▶ [Problem A]
According to the movie review, how did Keith sum up the experience of watching "Lady Bloodfight"?
▶ [Problem B]
Please write the next part of the movie review, picking up after its final sentence.

Ultimately expressions about Liu Kang not being ready were used five times in the film. But since the good guys win I guess eventually he was ready. When the film was over we watched a play through of the original game. Keith described it as, "Kinda more engaging than the movie."
Spoon Rating: 8
Tuesday, October 3, 2017
Lady Bloodfight [2017]
[Cross-posted on the Bad Movie Night Facebook page.]
So did you watch "Bloodsport" and think, this is good but what it really needs is for all the major roles to be played by women? Enter "Lady Bloodfight," a film about a bunch of women from around the world in a martial arts competition and it borrows from every Jean Claude Van Damme movie and every rip off of a Van Damme movie ever made. It is also about as mediocre as one. I wouldn't call this movie bad in the traditional bad movie sense so much as it's kind of lazy and a kind of enjoyable. Keith said it best when he summed the experience up as, "Not as bad as a good movie, but not as good as a bad movie." We didn't make the mistake of watching a good movie, but it wasn't funny enough to be a bad movie. If you want ladies in a bloodfight, it will give you ladies in a bloodfight.

(Stored data)
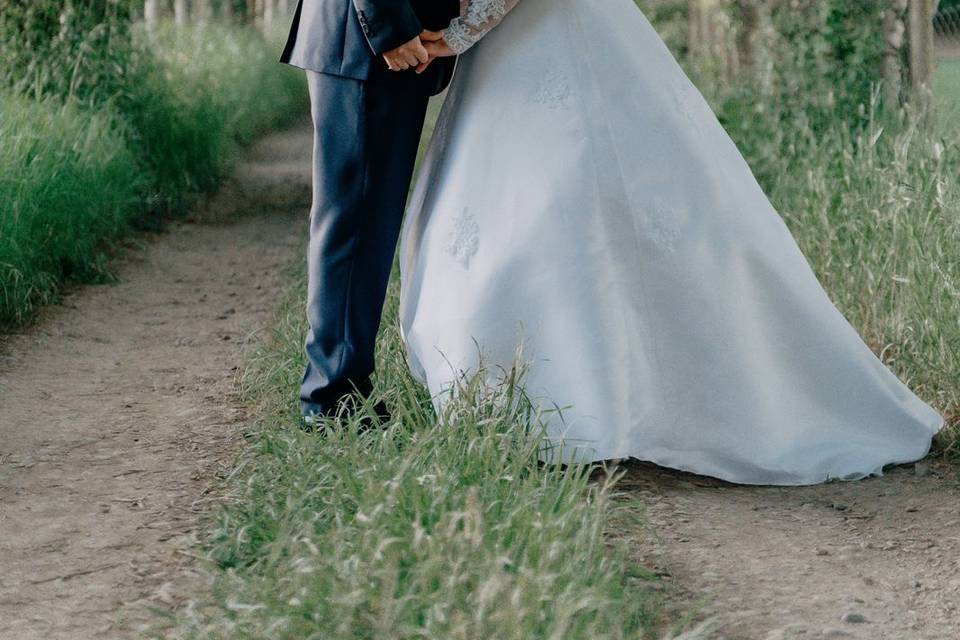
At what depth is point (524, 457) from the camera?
2.65 metres

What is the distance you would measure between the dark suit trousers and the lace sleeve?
0.14 meters

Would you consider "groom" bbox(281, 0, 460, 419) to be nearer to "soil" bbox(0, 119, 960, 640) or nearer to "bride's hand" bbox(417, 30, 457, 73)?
"bride's hand" bbox(417, 30, 457, 73)

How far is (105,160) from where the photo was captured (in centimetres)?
612

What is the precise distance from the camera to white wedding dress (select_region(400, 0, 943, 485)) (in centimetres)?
308

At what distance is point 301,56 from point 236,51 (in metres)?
9.16

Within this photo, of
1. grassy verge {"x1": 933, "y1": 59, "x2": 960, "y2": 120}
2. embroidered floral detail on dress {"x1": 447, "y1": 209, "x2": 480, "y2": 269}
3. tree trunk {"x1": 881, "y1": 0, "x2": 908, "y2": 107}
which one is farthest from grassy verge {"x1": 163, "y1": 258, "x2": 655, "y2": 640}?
tree trunk {"x1": 881, "y1": 0, "x2": 908, "y2": 107}

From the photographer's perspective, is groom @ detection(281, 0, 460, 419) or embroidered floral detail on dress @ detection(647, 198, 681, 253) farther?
embroidered floral detail on dress @ detection(647, 198, 681, 253)

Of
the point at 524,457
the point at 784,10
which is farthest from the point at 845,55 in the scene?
the point at 524,457

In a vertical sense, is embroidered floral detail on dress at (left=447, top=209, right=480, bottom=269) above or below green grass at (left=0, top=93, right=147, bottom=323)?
above

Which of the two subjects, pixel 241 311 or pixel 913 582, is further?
pixel 241 311

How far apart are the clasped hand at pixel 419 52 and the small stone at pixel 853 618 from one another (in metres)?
1.53

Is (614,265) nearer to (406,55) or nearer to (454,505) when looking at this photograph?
(406,55)

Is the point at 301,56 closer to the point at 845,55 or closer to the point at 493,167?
the point at 493,167

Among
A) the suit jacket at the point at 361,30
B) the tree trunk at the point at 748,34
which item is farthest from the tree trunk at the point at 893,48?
the suit jacket at the point at 361,30
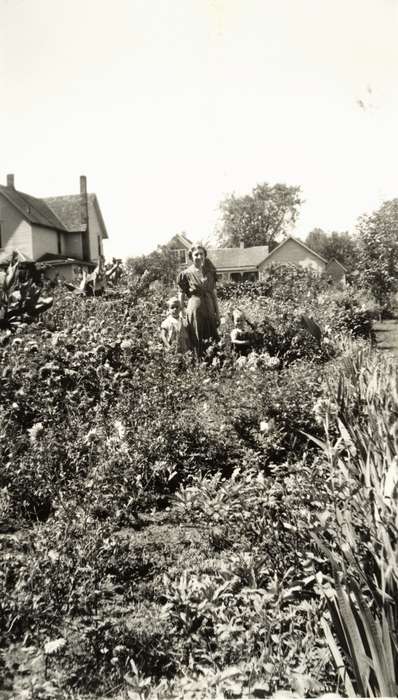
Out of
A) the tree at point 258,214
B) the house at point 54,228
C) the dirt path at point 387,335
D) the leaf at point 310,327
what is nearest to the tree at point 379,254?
the dirt path at point 387,335

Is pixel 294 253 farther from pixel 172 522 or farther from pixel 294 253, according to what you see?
pixel 172 522

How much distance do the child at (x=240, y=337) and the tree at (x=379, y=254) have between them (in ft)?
Result: 44.6

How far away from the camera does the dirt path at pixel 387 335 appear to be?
13582 mm

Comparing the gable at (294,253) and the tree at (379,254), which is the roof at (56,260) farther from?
the gable at (294,253)

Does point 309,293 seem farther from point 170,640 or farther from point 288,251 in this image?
point 288,251

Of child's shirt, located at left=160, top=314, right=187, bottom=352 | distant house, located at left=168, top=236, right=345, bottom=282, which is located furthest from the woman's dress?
distant house, located at left=168, top=236, right=345, bottom=282

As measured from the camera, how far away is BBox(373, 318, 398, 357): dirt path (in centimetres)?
1358

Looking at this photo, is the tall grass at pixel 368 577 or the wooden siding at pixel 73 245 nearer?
the tall grass at pixel 368 577

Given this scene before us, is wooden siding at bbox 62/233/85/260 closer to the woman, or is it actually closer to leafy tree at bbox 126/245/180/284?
leafy tree at bbox 126/245/180/284

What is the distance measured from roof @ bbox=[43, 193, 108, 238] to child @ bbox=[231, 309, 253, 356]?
27542 millimetres

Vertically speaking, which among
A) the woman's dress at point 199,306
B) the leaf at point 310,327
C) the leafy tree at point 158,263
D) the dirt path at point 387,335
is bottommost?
the dirt path at point 387,335

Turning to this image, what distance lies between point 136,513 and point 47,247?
3075cm

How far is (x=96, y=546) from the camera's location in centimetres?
307

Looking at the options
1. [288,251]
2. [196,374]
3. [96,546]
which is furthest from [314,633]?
[288,251]
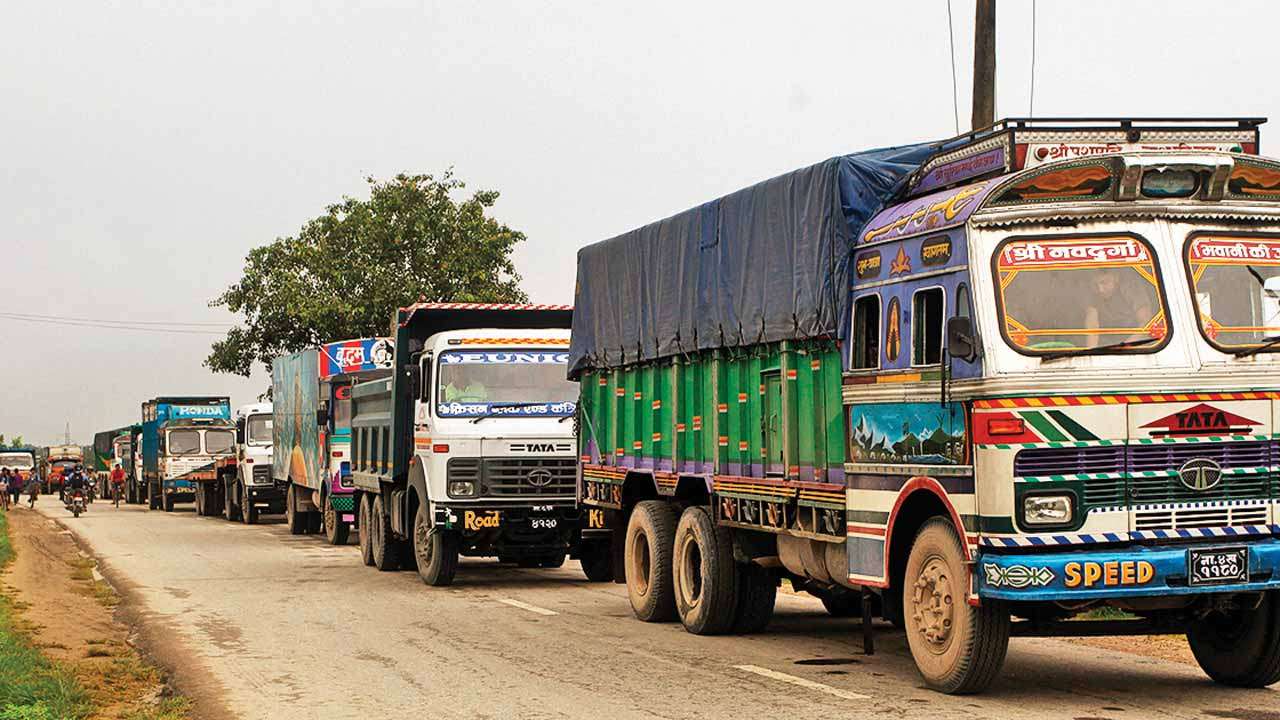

▶ [Exercise response A]
"Not as bad as a good movie, but not as good as a bad movie."

▶ [Exercise response B]
The film centers around these two Chinese women who were enemies who fought in a kumite (literally "sparring"; the name of the competition) and tied. They were given the chance to either split the prize money or train apprentices to fight on their behalves. They chose apprentices. One of the women is very spiritual and ends up running into an American girl, hilariously named Jane Jones, who fought off some muggers. The girl wanted to fight in the kumite anyway because her dad disappeared during a competition 18 years ago, but she initially denies the offer. The woman proves her training ability by . . . bringing a dead bird back to life. The other woman ends up training a girl who broke into her dojo to steal her sword and her style is a bit more brutal and merciless. We get a long series of montages of the two pairs training with calm, spiritual training versus harshness.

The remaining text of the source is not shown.